Records to process>

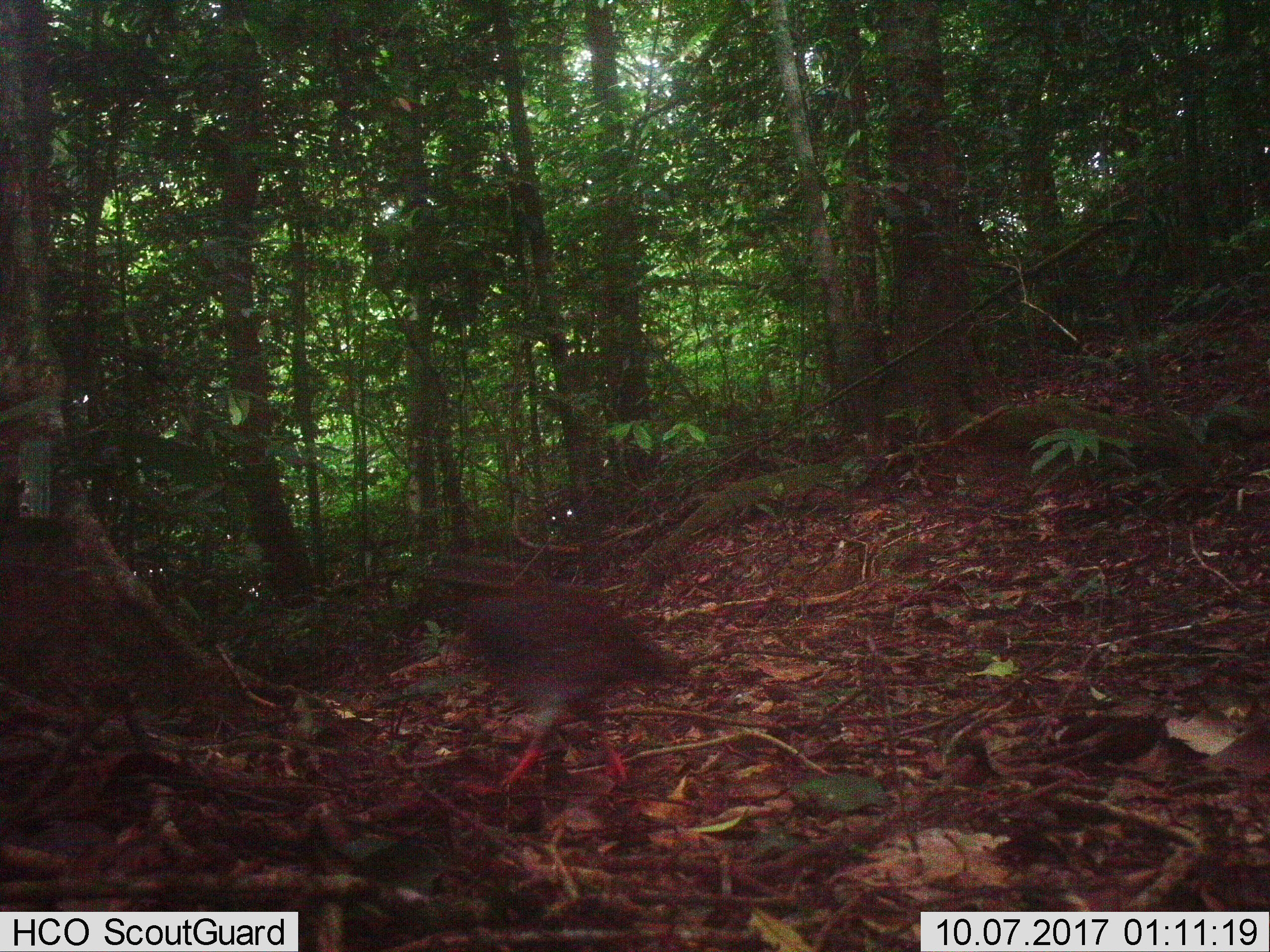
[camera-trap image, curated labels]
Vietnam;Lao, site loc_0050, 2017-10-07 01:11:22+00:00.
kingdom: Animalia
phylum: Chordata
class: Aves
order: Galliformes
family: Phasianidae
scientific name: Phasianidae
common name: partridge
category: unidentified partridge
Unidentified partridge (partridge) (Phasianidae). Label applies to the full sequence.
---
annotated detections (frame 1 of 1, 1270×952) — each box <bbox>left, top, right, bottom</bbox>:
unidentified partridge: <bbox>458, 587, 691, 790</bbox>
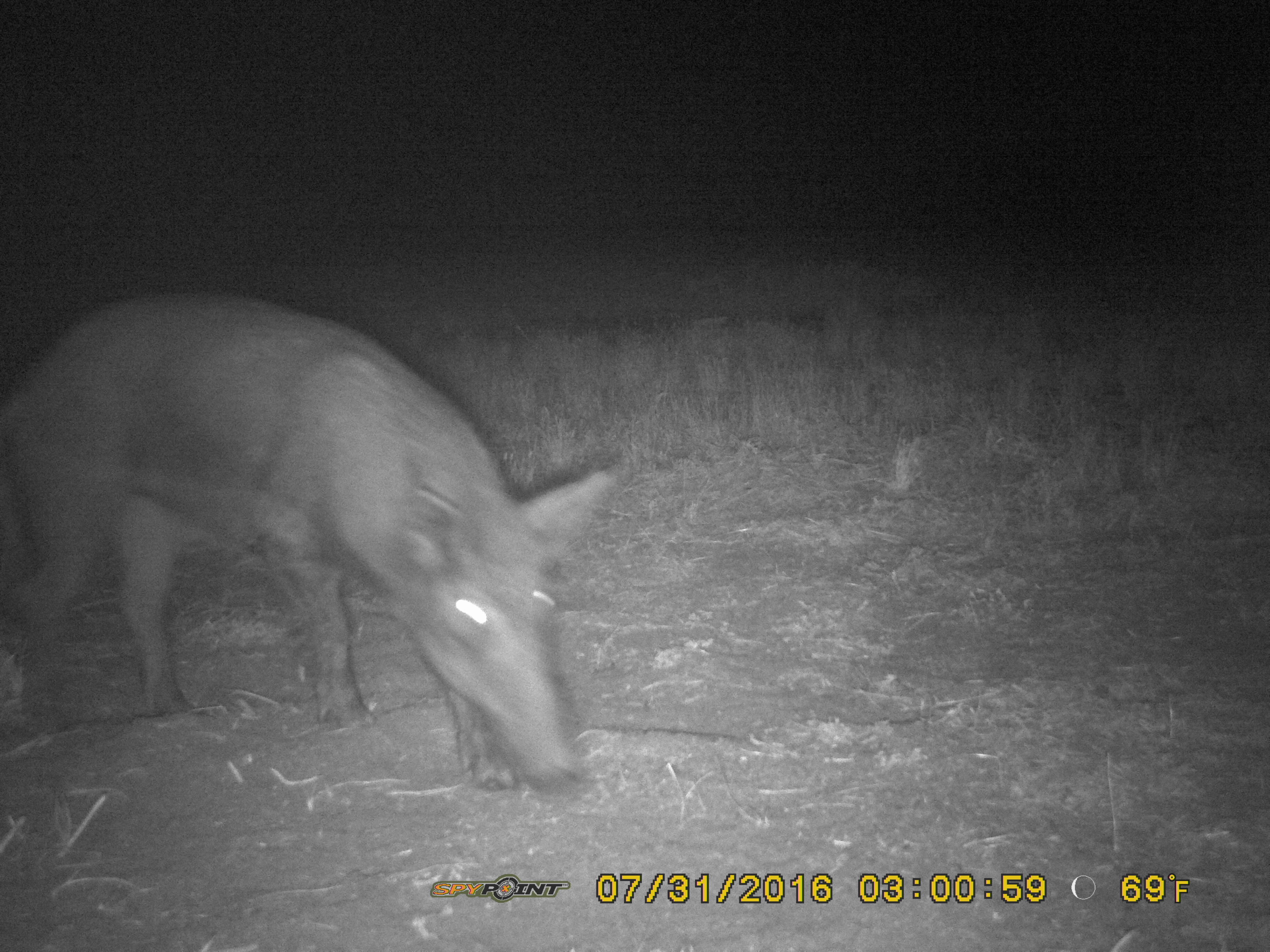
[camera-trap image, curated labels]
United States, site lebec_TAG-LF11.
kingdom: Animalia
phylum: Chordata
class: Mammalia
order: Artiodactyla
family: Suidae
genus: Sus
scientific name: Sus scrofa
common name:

Work to complete> Everything in the material must be duplicated exactly, except the pictures.

Answer box>
[camera-trap image, curated labels]
Vietnam;Lao, site loc_0050, 2017-10-07 01:11:22+00:00.
kingdom: Animalia
phylum: Chordata
class: Aves
order: Galliformes
family: Phasianidae
scientific name: Phasianidae
common name: partridge
category: unidentified partridge
Unidentified partridge (partridge) (Phasianidae). Label applies to the full sequence.
---
annotated detections (frame 1 of 1, 1270×952) — each box <bbox>left, top, right, bottom</bbox>:
unidentified partridge: <bbox>458, 587, 691, 790</bbox>
[camera-trap image, curated labels]
United States, site lebec_TAG-LF11.
kingdom: Animalia
phylum: Chordata
class: Mammalia
order: Artiodactyla
family: Suidae
genus: Sus
scientific name: Sus scrofa
common name:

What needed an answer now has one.